La fauna de los escritores sin compromiso
¡Cuántas veces he deseado trabajar una novela, que
como las de Flaubert, se compusiera de panorámicos lienzos…! Mas hoy, entre los
ruidos de un edificio social que se desmorona inevitablemente, no es posible
pensar en bordados. – Roberto Arlt
El silencio frente a la inmoralidad tiene que ser
duramente censurado. Si se permite hablar, sea de manera verbal o escrita,
callar es una opción que no puede justificarse cuando las desdichas nos golpean
en la cara. Todo aquél que haya logrado tomar consciencia del bien, cuya
defensa resulta indispensable, debe condenar las expresiones de la malicia.
Hubo épocas en que, por la bestialidad del régimen, las críticas se respondían
con guillotinas, proyectiles o apresamientos. No podemos desconocer que, por
desgracia, existen todavía predicadores de una situación tan ominosa como ésa.
Sin embargo, entretanto haya un resquicio de libertad, se nos impone una obligación
que no corresponde incumplir. Huelga decir que la carga es mayor para quienes,
por diferentes motivos, accedieron a un nivel intelectual en el cual las ideas
pueden ser expuestas sin demasiadas dificultades. El ejercicio de la reflexión
autónoma trae consigo ese deber.
Si bien gran parte del siglo XX, principalmente,
estuvo signada por el compromiso intelectual, muchos escritores quieren que
nuestro tiempo no deje lugar para las preocupaciones de naturaleza política.
Una insensatez de tal envergadura tiene que rebatirse sin conmiseración.

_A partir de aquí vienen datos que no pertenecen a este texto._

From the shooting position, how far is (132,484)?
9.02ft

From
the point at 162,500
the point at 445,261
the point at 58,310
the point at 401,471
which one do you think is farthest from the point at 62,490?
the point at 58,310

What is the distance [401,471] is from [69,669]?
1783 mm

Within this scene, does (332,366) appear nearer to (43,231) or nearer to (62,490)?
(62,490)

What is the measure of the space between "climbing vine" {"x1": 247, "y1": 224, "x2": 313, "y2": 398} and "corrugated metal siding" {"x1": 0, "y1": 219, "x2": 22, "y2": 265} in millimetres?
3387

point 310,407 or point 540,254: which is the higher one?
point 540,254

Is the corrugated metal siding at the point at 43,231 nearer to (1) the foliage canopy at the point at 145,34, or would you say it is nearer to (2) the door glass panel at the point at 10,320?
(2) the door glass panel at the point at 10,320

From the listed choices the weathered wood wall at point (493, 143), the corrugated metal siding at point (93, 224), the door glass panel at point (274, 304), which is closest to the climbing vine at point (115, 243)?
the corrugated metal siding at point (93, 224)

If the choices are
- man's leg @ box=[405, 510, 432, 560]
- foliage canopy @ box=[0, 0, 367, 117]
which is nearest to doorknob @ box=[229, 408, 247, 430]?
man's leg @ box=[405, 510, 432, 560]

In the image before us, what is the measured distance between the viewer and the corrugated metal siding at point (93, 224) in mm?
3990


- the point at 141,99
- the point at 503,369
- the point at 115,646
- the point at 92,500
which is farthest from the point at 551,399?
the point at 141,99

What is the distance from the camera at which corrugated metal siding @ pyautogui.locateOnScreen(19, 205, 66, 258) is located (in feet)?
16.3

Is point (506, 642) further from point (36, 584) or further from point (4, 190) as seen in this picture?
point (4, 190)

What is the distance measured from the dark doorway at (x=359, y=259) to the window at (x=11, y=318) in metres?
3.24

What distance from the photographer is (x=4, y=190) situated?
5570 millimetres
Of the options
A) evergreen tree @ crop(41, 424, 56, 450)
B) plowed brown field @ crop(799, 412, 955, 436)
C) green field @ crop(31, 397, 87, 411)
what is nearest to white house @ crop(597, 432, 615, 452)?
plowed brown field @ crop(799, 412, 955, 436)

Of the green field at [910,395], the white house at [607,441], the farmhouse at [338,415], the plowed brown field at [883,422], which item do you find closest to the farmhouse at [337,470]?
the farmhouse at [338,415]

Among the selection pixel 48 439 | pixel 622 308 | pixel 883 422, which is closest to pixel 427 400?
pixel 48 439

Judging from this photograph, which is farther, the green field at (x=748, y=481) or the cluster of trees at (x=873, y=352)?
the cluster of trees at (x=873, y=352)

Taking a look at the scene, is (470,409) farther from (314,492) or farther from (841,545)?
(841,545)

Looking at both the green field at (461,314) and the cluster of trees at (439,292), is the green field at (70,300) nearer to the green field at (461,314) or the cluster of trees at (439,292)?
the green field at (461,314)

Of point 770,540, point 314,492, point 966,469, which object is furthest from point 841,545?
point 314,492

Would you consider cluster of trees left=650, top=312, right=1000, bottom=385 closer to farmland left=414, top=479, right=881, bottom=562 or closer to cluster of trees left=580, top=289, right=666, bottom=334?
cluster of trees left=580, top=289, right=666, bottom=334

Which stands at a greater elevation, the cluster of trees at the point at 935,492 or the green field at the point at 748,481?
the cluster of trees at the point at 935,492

Yo no
exijo la presencia de autores que, como André Malraux, recurran al plomo para
defender ideales; esa beligerancia es excepcional. Además, la figura del
combatiente con alma literaria fue mancillada por guerrilleros que, sedientos
de inmortalidad, redactaban diarios mientras oprimían el gatillo y ejecutaban
al correligionario. Empero, es inobjetable que, debido a la gravedad de las
circunstancias, podría irrumpir esa urgencia, volviéndose necesario intervenir
en el conflicto. Desde luego, ésta es una labor que, por las habilidades
requeridas, no podría asumir cualquiera. Lo que no admite ninguna excepción es
el deber de respaldar a quien batalle por nuestros principios.
Aunque la gestión de los negocios públicos esté
protagonizada, en general, por hombres mediocres, bufones y corruptos, evitar
su consideración es un despropósito que no se disculpa. Enorgullecerse de no
tener ningún interés en la conducción del Estado, más aún cuando éste se dirige
a triturar al individuo, desnuda una convicción que será siempre dañina para
nuestra convivencia. No hay guarida que nos salve de la devastación
totalitaria; las gracias del ruiseñor alivian los días en el calabozo, pero
jamás frenan esa reclusión. Nadie discute que, por la cíclica repetición de
sandeces, pueda dominarnos el pesimismo, fundando desconfianzas en torno a
cualquier mejoramiento. Es menos frustrante ocuparse de los problemas
personales, incluso emotivos, que aventurarse a enfrentar las miserias
colectivas. Con todo, dado que ni siquiera la condición literaria puede liberar
de una necesidad como coexistir, no parece inteligente conceder
irrestrictamente a otros esas potestades. Los ciudadanos están en la obligación
de asediar al gobernante, fiscalizando decisiones que, a menudo, implican
abusos.
El desdén
por lo político puede impedir la tranquilidad que se precisa para disfrutar de
la ficción, las conmociones líricas y los dramas del vivir, entre otras
invenciones. Las extravagancias del genial Oscar Wilde fueron posibles en un
ambiente de libertad. El momento en que las convenciones lo perturbaron,
evidenciando la urgencia de cambios normativos, quedó claro cuán vulnerable
podía ser su purismo. En algún instante, la realidad estremecerá esa torre
donde creímos estar seguros. Aun Borges, mortal que encontraba tediosas las
actividades conectadas con el uso del poder, atacó al peronismo, soportando
después la venganza de un régimen contrario a sus valores. Porque la misma
lucidez que aleja de las apreciaciones corrientes, en distintos campos, debe
acabar con el indiferentismo. Dar la espalda equivale a facilitar el
sometimiento. Por consiguiente, no basta con citarse para leer fogosamente a
Rimbaud; es también imprescindible que las reuniones tengan al espíritu subversivo
como musa.
El
autor es escritor, filósofo y abogado.